§ Excerpt provided:
....................

The importance of family | AspenTimes.com

The importance of family

Tony Vagneur
Saddle Sore

It was the year 1979, the year my great-aunt Clarice Greener Vagneur died. If memory serves, she was the last of that generation to pass from this Earth.

It was my blunder for not visiting her with a tape recorder — she went back to the original pioneers of Aspen and was willing to talk. I threatened to do it — just never did. She fed me a lot of great food and generally kept up with my life, but she was the matriarch of the Vagneur Ranch in Woody Creek and had not only history to think about, but the future, as well.

During her funeral service at the Aspen Community Church, I was struck by the similarity of her five sons, sitting shoulder-to-shoulder in the pew in front of me. From the back they looked almost identical, from their haircuts to the folds in their neck muscles above fully buttoned dress shirts. Had their deceased father been sitting beside them, he would have been almost indistinguishable from his sons. It’s a small point of recognition, I know, but outside the realm of DNA and genetics, it brings forth, at least to me, the importance of family. Fight it if you must, but we are our family, or at least products of it.

....................

§ Tasks to complete:
1. In what year did Clarice Greener Vagneur die, according to the column?
2. Duplicate the column's text between "During her funeral" and "products of it.", inclusive.
None of the lines here relate to the column above.

....................

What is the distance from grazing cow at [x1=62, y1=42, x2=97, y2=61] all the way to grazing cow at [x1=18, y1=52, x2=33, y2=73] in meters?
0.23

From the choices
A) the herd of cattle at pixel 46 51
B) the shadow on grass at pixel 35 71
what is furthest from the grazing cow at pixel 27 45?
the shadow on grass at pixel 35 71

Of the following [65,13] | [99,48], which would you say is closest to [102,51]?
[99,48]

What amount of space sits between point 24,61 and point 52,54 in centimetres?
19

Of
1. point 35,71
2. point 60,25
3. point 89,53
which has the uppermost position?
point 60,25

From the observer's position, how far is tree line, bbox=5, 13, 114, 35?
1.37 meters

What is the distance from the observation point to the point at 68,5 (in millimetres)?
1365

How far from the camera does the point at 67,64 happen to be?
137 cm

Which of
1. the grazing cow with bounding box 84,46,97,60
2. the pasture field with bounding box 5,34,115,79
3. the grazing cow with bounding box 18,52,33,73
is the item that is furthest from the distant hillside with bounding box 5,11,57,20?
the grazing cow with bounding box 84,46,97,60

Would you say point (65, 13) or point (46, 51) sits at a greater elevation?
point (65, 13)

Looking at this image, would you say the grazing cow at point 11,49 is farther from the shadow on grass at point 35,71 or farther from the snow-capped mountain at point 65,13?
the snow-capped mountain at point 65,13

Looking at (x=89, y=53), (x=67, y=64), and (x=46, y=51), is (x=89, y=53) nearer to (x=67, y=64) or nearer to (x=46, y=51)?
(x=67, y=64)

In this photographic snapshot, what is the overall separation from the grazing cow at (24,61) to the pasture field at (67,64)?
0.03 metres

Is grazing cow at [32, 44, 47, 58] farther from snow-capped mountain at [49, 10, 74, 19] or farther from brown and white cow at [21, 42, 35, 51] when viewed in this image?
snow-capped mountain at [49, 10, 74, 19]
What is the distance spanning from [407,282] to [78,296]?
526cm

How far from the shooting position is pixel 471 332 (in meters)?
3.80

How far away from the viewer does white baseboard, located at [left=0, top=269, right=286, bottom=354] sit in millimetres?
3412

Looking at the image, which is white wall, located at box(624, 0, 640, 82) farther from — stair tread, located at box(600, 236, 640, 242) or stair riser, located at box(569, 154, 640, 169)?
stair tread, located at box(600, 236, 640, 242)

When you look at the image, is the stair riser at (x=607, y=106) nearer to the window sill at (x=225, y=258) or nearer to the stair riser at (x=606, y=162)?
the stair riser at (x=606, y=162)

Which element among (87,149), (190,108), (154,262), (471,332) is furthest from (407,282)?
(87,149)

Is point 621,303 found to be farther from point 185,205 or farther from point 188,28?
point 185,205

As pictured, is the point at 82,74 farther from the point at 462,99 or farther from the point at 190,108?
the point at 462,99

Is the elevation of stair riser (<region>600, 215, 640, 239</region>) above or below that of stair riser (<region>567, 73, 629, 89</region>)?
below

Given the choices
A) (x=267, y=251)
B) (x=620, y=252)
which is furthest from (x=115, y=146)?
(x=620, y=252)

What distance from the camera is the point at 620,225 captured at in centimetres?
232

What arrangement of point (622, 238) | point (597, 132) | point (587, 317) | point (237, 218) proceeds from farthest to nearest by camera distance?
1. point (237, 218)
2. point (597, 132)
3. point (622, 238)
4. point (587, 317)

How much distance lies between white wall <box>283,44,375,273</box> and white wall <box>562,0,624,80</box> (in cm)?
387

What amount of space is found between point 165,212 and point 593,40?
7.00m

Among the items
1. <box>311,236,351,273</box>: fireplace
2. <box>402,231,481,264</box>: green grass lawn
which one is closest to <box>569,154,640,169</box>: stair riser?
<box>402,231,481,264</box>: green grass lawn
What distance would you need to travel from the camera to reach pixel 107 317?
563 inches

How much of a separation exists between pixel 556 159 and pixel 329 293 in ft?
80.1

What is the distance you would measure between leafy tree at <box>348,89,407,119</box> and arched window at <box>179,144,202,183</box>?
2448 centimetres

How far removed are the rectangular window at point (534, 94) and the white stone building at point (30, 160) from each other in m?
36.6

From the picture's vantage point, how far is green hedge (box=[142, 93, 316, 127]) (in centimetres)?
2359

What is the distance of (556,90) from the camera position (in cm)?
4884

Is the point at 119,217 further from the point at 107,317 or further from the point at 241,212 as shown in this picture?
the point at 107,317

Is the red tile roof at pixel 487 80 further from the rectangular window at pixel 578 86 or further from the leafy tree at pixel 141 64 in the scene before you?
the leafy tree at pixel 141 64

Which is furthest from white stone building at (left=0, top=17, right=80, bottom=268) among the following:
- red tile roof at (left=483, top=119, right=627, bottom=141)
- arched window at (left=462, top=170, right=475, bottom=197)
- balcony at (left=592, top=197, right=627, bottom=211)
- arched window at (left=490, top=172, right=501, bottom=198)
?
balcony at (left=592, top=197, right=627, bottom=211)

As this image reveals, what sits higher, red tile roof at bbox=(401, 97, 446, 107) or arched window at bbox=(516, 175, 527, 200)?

....................

§ Answers to the exercises:
1. 1979

2.
During her funeral service at the Aspen Community Church, I was struck by the similarity of her five sons, sitting shoulder-to-shoulder in the pew in front of me. From the back they looked almost identical, from their haircuts to the folds in their neck muscles above fully buttoned dress shirts. Had their deceased father been sitting beside them, he would have been almost indistinguishable from his sons. It’s a small point of recognition, I know, but outside the realm of DNA and genetics, it brings forth, at least to me, the importance of family. Fight it if you must, but we are our family, or at least products of it.